◆ Texto fornecido
◇ ◇ ◇ ◇

Sem reflorestamento, crise hídrica poderia ter parado as turbinas da Itaipu

Segunda maior hidrelétrica do mundo aposta em ações socioambientais para alargar a longevidade do negócio

Quando o Plural foi convidado para conhecer as ações de reflorestamento da Itaipu Binacional, que na última semana chegou à marca de 24 milhões de árvores plantadas, eu pensei na crise hídrica. Se você mora em Curitiba, sabe do que estou falando: desde março do ano passado, é preciso conciliar a agenda pessoal com o rodízio da Sanepar para conseguir tomar banho. Estamos vivendo a pior seca dos últimos 91 anos no Paraná.

A paisagem mudou: olhar para os reservatórios que abastecem a capital assusta. Ao chegar de viagem em Foz do Iguaçu, também percebi que as famosas Cataratas do Iguaçu seguem dando seu show habitual, mas quando observamos as margens do Rio Iguaçu com cuidado, notamos prainhas que antes não eram vistas. 

Cataratas do Iguaçu.
Cataratas do Iguaçu. Foto: Jess Carvalho

A Itaipu fica na mesma região e depende da água para gerar energia, portanto, não está imune à estiagem. Entre junho e agosto deste ano, a usina registrou a pior afluência desde que começou a operar, em 1984. “No auge da crise, chegamos a ter apenas oito das 20 turbinas funcionando. Isso nunca tinha acontecido”, afirma o general Cabonell, presidente da hidrelétrica desde 2019. Para ele, sobreviver à seca é o testemunho da capacidade técnica e do histórico de preservação ambiental da empresa.

◇ ◇ ◇ ◇

Itens de uma fonte de dados:

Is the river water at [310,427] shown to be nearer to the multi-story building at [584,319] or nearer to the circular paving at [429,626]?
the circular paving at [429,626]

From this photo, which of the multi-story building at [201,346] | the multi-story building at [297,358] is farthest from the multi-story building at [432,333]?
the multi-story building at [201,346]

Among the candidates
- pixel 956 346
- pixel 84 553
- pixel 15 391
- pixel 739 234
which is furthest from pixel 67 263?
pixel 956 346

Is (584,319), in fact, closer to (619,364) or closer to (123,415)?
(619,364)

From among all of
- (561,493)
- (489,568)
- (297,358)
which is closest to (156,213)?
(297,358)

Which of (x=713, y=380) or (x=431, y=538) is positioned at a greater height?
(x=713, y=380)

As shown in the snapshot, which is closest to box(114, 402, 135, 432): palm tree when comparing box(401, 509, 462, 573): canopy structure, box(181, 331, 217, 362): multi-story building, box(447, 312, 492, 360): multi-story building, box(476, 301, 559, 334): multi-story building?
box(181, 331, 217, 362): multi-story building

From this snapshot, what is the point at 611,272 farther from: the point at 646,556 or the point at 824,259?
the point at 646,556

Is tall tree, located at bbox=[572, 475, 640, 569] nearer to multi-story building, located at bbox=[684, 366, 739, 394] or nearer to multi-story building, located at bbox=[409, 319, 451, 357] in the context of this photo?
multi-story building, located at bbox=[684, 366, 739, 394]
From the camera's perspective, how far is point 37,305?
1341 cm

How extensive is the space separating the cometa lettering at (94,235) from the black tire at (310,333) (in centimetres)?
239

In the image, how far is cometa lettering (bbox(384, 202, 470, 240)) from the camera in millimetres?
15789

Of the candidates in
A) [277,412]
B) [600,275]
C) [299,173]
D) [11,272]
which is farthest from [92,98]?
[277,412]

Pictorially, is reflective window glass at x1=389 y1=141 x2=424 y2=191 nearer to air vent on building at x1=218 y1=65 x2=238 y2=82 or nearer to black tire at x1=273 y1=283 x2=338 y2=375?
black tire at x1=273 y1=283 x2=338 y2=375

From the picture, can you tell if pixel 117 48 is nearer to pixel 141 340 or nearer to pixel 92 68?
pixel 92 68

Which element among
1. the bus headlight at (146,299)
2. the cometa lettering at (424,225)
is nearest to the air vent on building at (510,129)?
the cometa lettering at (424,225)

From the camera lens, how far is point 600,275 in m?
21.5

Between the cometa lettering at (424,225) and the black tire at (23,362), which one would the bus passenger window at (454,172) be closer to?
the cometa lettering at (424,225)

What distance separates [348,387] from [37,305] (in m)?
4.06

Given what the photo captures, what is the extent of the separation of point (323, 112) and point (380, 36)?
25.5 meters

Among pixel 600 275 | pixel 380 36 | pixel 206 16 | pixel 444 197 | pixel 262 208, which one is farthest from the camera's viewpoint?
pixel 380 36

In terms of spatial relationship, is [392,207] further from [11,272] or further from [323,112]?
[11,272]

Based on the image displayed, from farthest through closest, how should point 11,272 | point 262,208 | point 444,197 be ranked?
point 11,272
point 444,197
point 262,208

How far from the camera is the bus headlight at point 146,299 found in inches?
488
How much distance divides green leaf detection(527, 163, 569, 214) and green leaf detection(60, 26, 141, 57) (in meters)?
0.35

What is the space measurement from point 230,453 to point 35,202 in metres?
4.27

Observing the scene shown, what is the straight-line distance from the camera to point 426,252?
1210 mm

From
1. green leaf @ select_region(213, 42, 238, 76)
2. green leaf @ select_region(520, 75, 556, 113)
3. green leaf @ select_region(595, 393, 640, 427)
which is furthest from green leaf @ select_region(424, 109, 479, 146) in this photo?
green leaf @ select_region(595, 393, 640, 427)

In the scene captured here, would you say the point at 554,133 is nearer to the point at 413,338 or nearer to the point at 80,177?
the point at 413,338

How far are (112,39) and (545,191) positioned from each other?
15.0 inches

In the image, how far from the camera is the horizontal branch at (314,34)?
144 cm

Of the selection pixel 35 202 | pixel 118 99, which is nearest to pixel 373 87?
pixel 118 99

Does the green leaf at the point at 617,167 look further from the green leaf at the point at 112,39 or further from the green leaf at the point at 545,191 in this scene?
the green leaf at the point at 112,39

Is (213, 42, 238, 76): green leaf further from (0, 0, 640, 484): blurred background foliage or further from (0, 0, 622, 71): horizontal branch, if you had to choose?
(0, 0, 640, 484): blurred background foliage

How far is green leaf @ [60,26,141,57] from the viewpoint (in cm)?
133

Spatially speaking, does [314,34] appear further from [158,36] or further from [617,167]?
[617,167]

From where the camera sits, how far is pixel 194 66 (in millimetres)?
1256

◇ ◇ ◇ ◇

◆ Faça isto
Prossiga, por favor, a reportagem sobre a seca e o reflorestamento na Itaipu a partir da última frase apresentada.

◆ Resposta do exercício
“18% da água da região é produzida pelo solo-vegatação-atmosfera”, diz Ariel Scheffer, superintendente de Gestão Ambiental de Itaipu, evidenciando a importância de se cuidar das florestas – mas plantar árvores não é o suficiente. O repertório de pesquisa por trás da qualidade das mudas, a manutenção da área verde, a recuperação da bacia hidrográfica do Paraná, o cuidado com a sustentabilidade das atividades agropecuárias no entorno e o investimento em educação ambiental também fazem parte da cadeia de ações socioambientais que mantêm a mata e a Itaipu vivas.

24 milhões de árvores

Ao percorrer os 1.350 quilômetros quadrados de área inundada do reservatório da Itaipu, as matas ciliares enchem os olhos. A engenheira florestal Veridiana Araújo Pereira foi a responsável pelo plantio da muda de número 24 milhões, na última sexta-feira (3), e explica que o reflorestamento é resultado de um processo que começou a ganhar fôlego no fim dos anos 1970 e já acelerou em 20 anos o crescimento da área verde.

Águas do reservatório. Foto: Jess Carvalho

“Hoje, a gente preza pelo resgate da diversidade, trazendo espécies da mata atlântica para preservação”, diz a representante da Divisão de Áreas Protegidas da Itaipu. Segundo ela, 28% do reflorestamento da Mata Atlântica foi realizado dentro da faixa da usina. “Abandonar uma área para que se regenere sozinha, na Amazônia, pode ser uma realidade, mas aqui a gente já não tem muito banco de sementes e poucos remanescentes. Então, estamos criando um novo ecossistema.”

Caminhando em meio à mata, cruzamos com embaúbas e açoita-cavalos, espécies estrategicamente plantadas para competir com o capim que antes dominava a terra. “A gente não pode só plantar as espécies que são o nosso sonho de preservação, como as perobas e os cedros. As espécies pioneiras, que são mais comuns, crescem e ocupam o solo muito rápido. A ideia é tirar essas graminhas competitivas para que a regeneração comece a chegar”, fala Veridiana.

Área de preservação da Itaipu.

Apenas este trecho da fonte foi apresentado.